Set problem A: Display every line of the entries that contains the string "yellow". Case counts.

▬▬▬▬▬▬

Wenhan Dai

Shenzhen Workshop on Arithmetic Geometry

Department of Mathematics at SUSTech - Southern University of Science and Technology

See pdf version of conference handbook.

• Time: March 24 to 26, 2023.
• Venue: Dept. of Mathematics at SUSTech, Shenzhen.
• Organizers: Hui Gao, Yong Hu, Yannan Qiu.

Lecture Notes (in chronological order)

Please use with caution and do not disseminate.

March 24

• Weizhe Zheng (MCM) – Étale cohomology and ultraproducts. (article, notes)
  The ultraproduct of étale cohomology provides a family of Weil cohomology theories of algebraic varieties, whose properties are closely related with the torsion-freeness and independence of $\ell$ for $\ell$-adic cohomologies. This talk reports some recent progresses in research of ultraproduct cohomology.

• Xu Shen (MCM) – F-zips with additional structure on splitting models of Shimura varieties. (article)
  We will talk about constructions on certain mod p Hodge structure for the smooth Pappas-Rapoport splitting models of Shimura varieties. These integral models are resolutions of singularities of the corresponding canonical models for ramified groups. We will also discuss applications to Galois representations associated to torsion classes in coherent cohomology. This is a joint work with Yuqiang Zheng.

• Chuangxun Cheng (NJU) – On the image of Galois representations attached to modular forms. (preprint, in preparation)
  In this presentation, starting with the results of Swinnerton-Dyer on the congruences of Fourier coefficients of modular forms (small image case) and the results of Serre on the image of Galois representations attached to elliptic curves (big image case), we explain two applications of Galois representations in the study of Fourier coefficients of modular forms.

• Chunyin Hui (CUHK) – Monodromy of subrepresentations and irreducibility of low degree automorphic Galois representations. (notes)
  Given a compatible system $(\rho)$ of semisimple $\lambda$-adic Galois representations of a number field $K$ satisfying mild local conditions, we prove that for almost all $\lambda$, any type A irreducible subrepresentation of the $\ell$-adic descent of $\rho$ is residually irreducible. We apply this result and some potential automorphy theorem to prove that those are residually irreducible for almost all $\lambda$ if the compatible system is attached to a regular algebraic, polarized, cuspidal automorphic representation of $\mathrm{GL}(n,\mathbb{A})$ and $n\leqslant 6$.

March 25

• Daxin Xu (MCM) – Drinfeld lemma for F-isocrystals. (article, notes)
  Drinfeld’s lemma for $\ell$-adic local systems is a fundamental result in arithmetic geometry. It plays an important role in the Langlands correspondence for a reductive group over the function field of a curve over a finite field, pioneered by Drinfeld for GL(2) and subsequently extended by L. Lafforgue and then V. Lafforgue. In this talk, we will discuss Drinfeld’s lemma for p-adic local systems: overconvergent/convergent F-isocrystals. This is based on a joint work with Kiran Kedlaya.

▬▬▬▬▬▬

Set problem B: Proceed with the arithmetic geometry workshop page, starting right after its last sentence.

Records:
▬▬▬▬▬▬

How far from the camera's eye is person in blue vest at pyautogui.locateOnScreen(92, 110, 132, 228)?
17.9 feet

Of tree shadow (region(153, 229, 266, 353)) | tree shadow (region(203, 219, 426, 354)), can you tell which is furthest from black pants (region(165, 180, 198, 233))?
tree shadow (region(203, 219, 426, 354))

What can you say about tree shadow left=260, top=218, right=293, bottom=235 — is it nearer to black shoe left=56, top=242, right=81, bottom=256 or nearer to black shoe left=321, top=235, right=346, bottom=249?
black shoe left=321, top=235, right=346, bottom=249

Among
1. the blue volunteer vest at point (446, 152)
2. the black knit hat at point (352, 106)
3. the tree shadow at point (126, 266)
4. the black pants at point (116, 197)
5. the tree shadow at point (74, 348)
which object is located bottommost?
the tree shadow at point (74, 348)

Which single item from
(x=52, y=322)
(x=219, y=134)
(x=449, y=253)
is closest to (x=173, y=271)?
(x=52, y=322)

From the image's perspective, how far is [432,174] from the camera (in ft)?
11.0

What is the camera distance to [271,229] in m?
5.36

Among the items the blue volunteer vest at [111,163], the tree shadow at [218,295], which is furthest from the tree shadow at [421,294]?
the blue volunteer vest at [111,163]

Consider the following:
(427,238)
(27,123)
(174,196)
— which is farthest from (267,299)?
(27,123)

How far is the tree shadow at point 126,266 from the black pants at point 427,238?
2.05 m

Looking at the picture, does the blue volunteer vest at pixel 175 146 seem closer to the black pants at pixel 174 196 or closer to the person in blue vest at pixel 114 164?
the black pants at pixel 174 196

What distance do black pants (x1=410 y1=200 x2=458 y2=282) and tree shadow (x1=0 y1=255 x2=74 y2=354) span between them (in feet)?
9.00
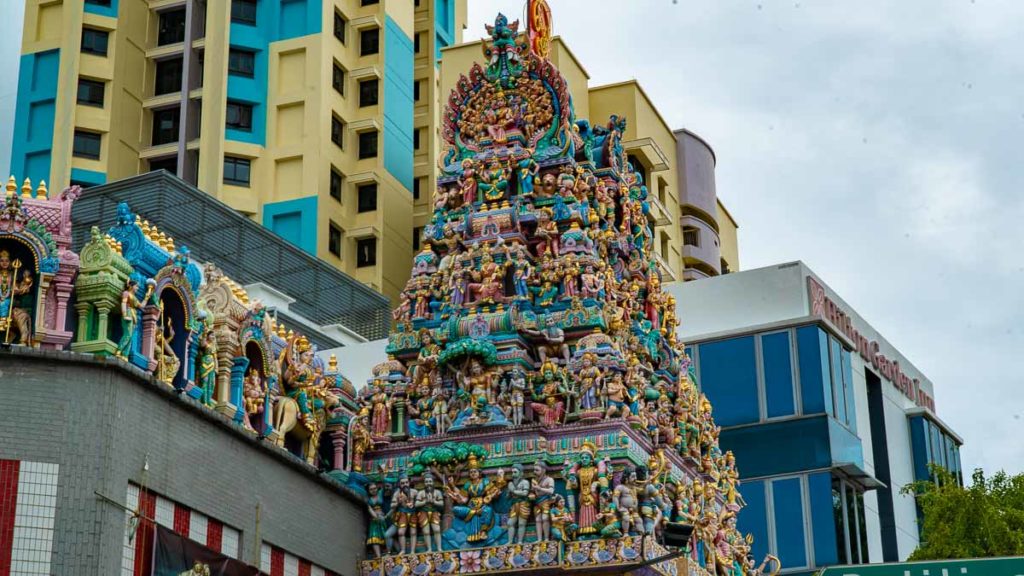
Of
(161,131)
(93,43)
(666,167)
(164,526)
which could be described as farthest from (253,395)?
(666,167)

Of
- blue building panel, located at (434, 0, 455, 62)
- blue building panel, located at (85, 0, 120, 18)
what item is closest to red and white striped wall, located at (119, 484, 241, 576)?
Result: blue building panel, located at (85, 0, 120, 18)

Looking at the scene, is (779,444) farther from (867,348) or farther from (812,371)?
(867,348)

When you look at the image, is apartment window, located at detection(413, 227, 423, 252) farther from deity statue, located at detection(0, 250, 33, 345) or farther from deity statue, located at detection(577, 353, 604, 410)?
deity statue, located at detection(0, 250, 33, 345)

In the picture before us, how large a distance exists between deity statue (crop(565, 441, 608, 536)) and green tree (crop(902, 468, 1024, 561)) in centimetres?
1584

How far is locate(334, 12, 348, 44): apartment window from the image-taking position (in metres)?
75.4

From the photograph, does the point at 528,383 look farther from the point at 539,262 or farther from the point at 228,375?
the point at 228,375

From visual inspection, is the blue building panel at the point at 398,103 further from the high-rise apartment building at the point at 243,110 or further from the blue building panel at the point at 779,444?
the blue building panel at the point at 779,444

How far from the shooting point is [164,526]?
3122 centimetres

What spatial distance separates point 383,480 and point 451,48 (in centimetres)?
3786

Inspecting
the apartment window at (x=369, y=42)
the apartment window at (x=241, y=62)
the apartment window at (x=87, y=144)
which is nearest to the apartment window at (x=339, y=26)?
the apartment window at (x=369, y=42)

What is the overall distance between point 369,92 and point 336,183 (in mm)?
4943

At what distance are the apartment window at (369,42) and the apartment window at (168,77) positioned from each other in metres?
8.05

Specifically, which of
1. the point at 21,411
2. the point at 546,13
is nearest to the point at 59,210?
the point at 21,411

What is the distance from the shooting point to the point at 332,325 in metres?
63.8
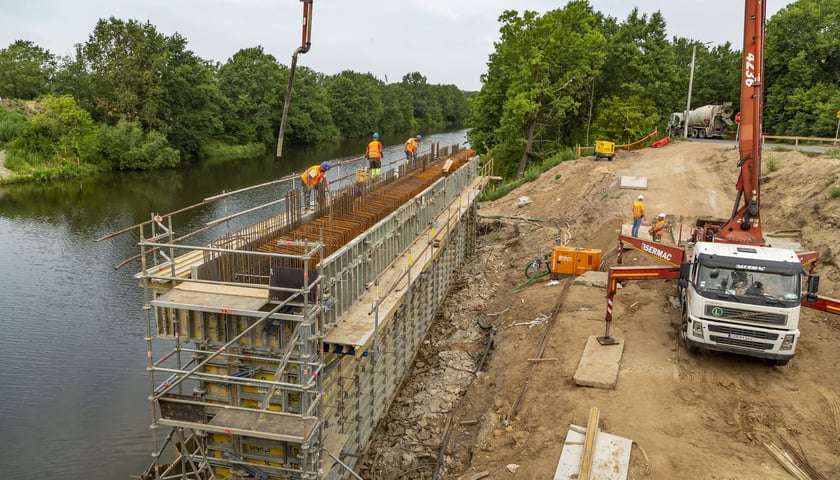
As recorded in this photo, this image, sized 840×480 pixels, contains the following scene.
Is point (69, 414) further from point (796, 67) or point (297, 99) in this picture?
point (297, 99)

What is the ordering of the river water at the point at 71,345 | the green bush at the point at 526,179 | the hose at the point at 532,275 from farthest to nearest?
the green bush at the point at 526,179
the hose at the point at 532,275
the river water at the point at 71,345

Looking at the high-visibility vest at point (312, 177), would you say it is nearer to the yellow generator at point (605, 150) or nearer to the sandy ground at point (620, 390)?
the sandy ground at point (620, 390)

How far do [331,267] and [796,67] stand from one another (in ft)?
166

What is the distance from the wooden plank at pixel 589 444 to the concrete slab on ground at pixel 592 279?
7.91 m

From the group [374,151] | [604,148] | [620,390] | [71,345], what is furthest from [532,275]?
[604,148]

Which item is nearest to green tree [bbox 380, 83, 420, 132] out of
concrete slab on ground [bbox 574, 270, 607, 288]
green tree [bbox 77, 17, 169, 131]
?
green tree [bbox 77, 17, 169, 131]

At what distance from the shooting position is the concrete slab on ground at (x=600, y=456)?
10016 mm

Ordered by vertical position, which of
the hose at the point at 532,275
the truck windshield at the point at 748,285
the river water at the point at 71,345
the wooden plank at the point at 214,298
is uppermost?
the wooden plank at the point at 214,298

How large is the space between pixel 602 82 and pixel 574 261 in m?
33.6

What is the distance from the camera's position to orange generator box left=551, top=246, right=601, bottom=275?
2073 cm

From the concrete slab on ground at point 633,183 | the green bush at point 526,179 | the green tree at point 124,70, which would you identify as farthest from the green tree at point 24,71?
the concrete slab on ground at point 633,183

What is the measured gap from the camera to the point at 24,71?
2709 inches

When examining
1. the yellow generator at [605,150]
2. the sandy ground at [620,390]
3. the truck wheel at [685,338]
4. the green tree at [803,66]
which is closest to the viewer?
the sandy ground at [620,390]

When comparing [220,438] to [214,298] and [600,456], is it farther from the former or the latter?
[600,456]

▬▬▬▬▬▬

Written response A:
Looking at the high-visibility vest at point (312, 177), would you say it is nearer to the yellow generator at point (605, 150) or nearer to the sandy ground at point (620, 390)?
1. the yellow generator at [605,150]

Written response B:
• Caihua Luo (CUHK Shenzhen) – Singularity of intertwining operators and some applications. (article, notes)
  Intertwining operators play an important role in the Langlands program, e.g. their relations with constructing automorphic L-functions. The singularity of those operators is a basic problem. For generic co-rank one generalized principal series, it is characterized by the pole of some Langlands-Shahidi L-functions. While for generic standard modules, an explicit conjecture was proposed by Casselman-Shahidi about 20 years ago. In this talk, we will present a method to partially answer the singularity problem, especially the aforementioned conjecture. If time permits, we will also discuss some applications.

• Heng Xie (Sun Yat-Sen Univ) – I-cohomology of Grassmannians. (notes)
  I-cohomology is a version of the singular cohomology in the real algebraic geometry. It is an important part of the Chow-Witt group, which contains obstruction classes for splitting vector bundles. This talk considers computations about I-cohomology of Grassmannians.

• Enlin Yang (PKU) – Conductor formulas for motivic spectra (article I, article II, article III, notes)
  This talk begins with making a survey on conductor formulas for constructible etale sheaves. Then it introduces a quadratic version of Bloch’s conductor formula, which is formulated in collaboration with Fangzhou Jin.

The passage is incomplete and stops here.